Stored items
BEGIN
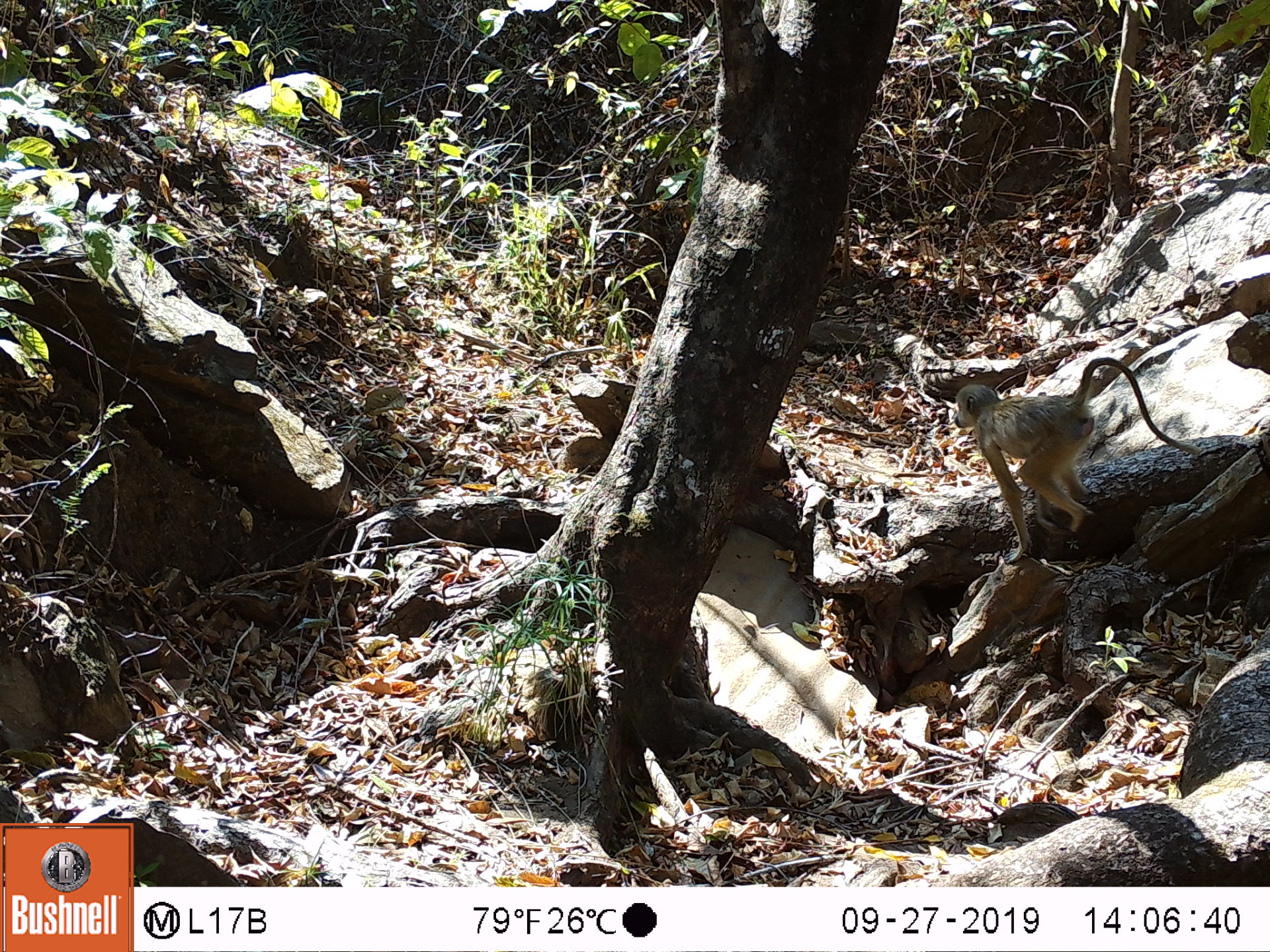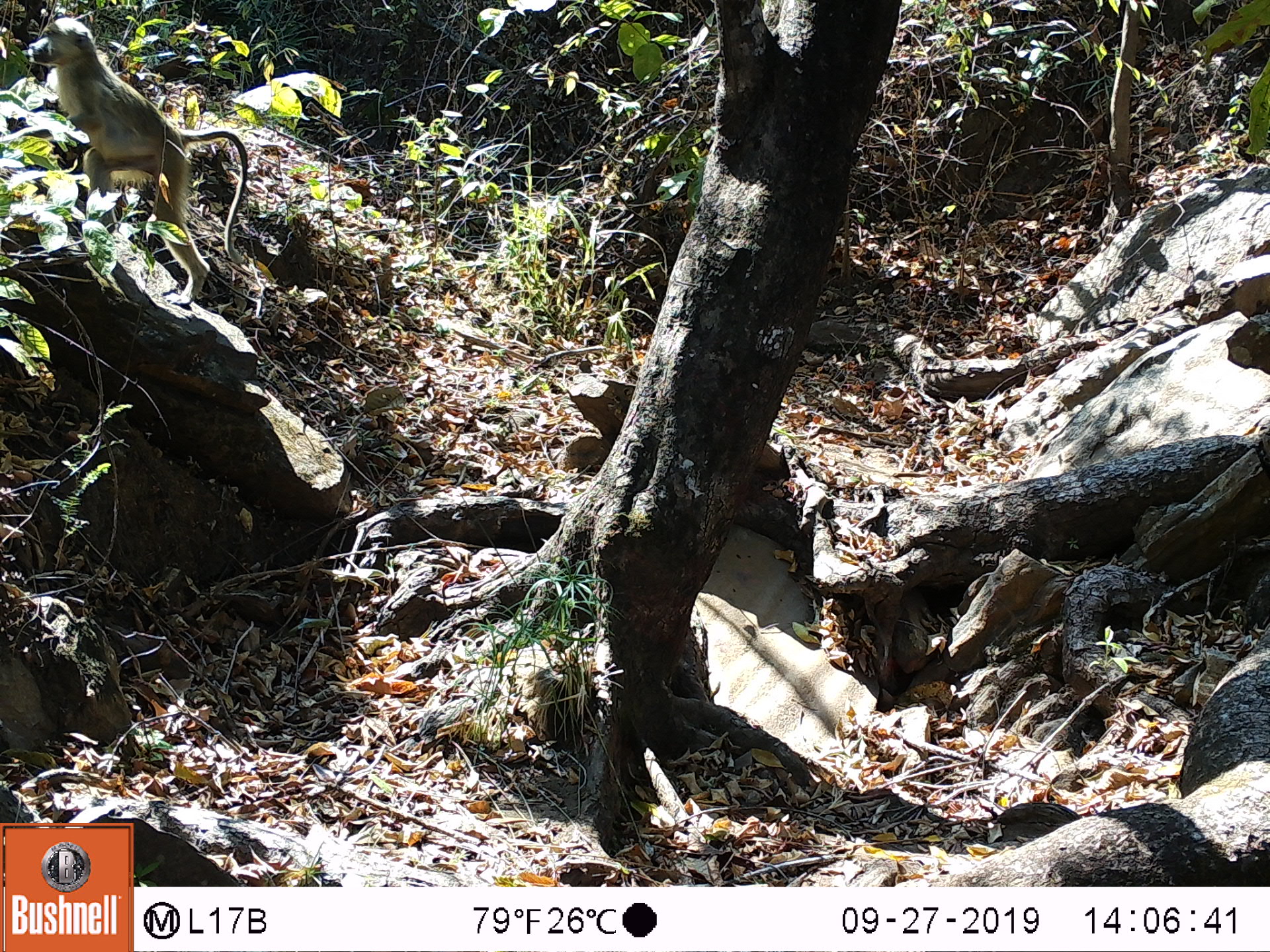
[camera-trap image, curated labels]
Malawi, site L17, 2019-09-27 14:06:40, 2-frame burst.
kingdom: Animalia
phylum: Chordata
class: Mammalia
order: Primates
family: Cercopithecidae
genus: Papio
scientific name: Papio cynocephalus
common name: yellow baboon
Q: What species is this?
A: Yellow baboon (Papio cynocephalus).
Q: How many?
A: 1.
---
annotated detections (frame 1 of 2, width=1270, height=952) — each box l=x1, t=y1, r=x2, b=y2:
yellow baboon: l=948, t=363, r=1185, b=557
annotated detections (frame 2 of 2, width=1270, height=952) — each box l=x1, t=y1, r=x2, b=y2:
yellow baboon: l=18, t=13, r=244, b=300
END
**Brief:**
Any pictures above are to be left out. Retype the rest of the records exactly.

**Answer to this problem:**
[camera-trap image, curated labels]
Malawi, site L17, 2019-09-27 14:06:40, 2-frame burst.
kingdom: Animalia
phylum: Chordata
class: Mammalia
order: Primates
family: Cercopithecidae
genus: Papio
scientific name: Papio cynocephalus
common name: yellow baboon
Q: What species is this?
A: Yellow baboon (Papio cynocephalus).
Q: How many?
A: 1.
---
annotated detections (frame 1 of 2, width=1270, height=952) — each box l=x1, t=y1, r=x2, b=y2:
yellow baboon: l=948, t=363, r=1185, b=557
annotated detections (frame 2 of 2, width=1270, height=952) — each box l=x1, t=y1, r=x2, b=y2:
yellow baboon: l=18, t=13, r=244, b=300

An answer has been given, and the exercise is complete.